Zrobiłam dwa kroki do tyłu i ujrzałam Liama oraz Nialla zawzięcie rozmawiających. Stanęłam na boku tak, aby żadne z nich mnie nie zauważyło.
- Odpuść już ją sobie, stary - poradził Liam. - Zaliczyłeś, idziemy dalej.
- Nie nie rozumiesz! - krzyknął Horan. - Kylie jest inna.
- Jest taka sama jak inne - stwierdził.
- Gówno wiesz, Payn. - mruknął. - Nie znasz jej.
- Vanessy też nie znałem - oznajmił. - A jednak nie powstrzymało cię to gdy się z nią pieprzyłeś, a potem rzuciłeś!
Po słowach Liama poczułam złość i jednocześnie napływające łzy do moich oczu. Kiedy usłyszałam dźwięk otwierających się drzwi windy, automatycznie wbiegłam do pomieszczenia prawdopodobnie przykuwając uwagę Nialla i Liamw przez moje dość wysokie szpilki. Zaczęłam po kolei naciskać wszystkie guziki nie zbaczając na to, że chcę zjechać na parter.

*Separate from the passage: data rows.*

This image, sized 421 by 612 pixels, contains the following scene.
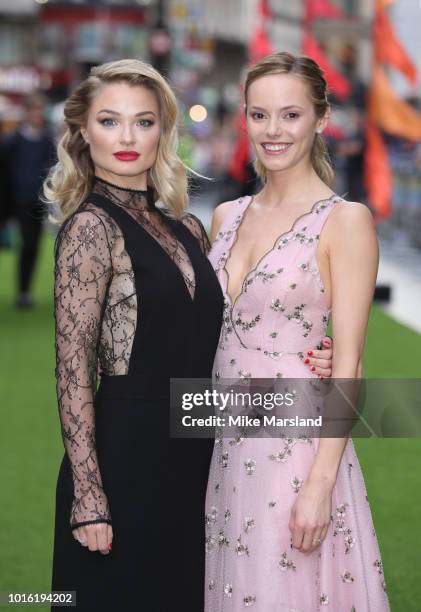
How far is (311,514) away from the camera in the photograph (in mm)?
3051

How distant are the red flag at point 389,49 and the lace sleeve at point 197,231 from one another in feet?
40.5

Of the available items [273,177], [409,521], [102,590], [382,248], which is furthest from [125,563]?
[382,248]

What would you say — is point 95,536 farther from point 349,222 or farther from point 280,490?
point 349,222

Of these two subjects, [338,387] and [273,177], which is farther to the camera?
[273,177]

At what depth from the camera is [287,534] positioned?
314 cm

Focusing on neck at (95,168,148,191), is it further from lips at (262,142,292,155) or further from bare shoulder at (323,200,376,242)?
bare shoulder at (323,200,376,242)

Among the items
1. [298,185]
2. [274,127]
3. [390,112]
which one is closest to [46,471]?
[298,185]

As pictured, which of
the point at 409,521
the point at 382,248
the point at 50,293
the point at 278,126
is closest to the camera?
the point at 278,126

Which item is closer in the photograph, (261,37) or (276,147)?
(276,147)

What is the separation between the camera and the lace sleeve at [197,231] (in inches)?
138

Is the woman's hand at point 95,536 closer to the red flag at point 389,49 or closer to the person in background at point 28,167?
the person in background at point 28,167

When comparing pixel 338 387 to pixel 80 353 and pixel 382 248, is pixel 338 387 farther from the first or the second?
pixel 382 248

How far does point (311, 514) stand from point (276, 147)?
1022mm

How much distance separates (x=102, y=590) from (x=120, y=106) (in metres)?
1.30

Drzwi zamknęły się, a ja spojrzałam w lustro w windzie i przetarłam pojedyńcze łzy. Nie wiedziałam co mam sądzić o rozmowie Nialla z Liamem. Z jednej strony chciało mi sie płakać, a z drugiej chciałam krzyczeć z mojej naiwności. Musiałam porozmawiać z Horanem jak najszybciej, jednak teraz byłam umówiona z Zaynem i nie chciałam odwoływać spotkania z nim.
W końcu winda się zatrzymała, a ja próbowałam się uspokoić, aby Malik nie zadawał mi zbędnych pytań. Wyszłam z małego pomieszczenia i skierowałam się w stronę wyjścia.
- Wychodzi już pani? - zapytał jeden z ochroniarzy.
- Tak, tak. - uśmiechnęłam się odwracając się w stronę mężczyzny.
- Długo pani już tutaj pracuje?
- Ponad dwa tygodnie. - westchnęłam. - Teraz przepraszam, ale bardzo się spieszę. - oznajmiłam.
Mężczyzna przytaknął i ruszył w stronę windy.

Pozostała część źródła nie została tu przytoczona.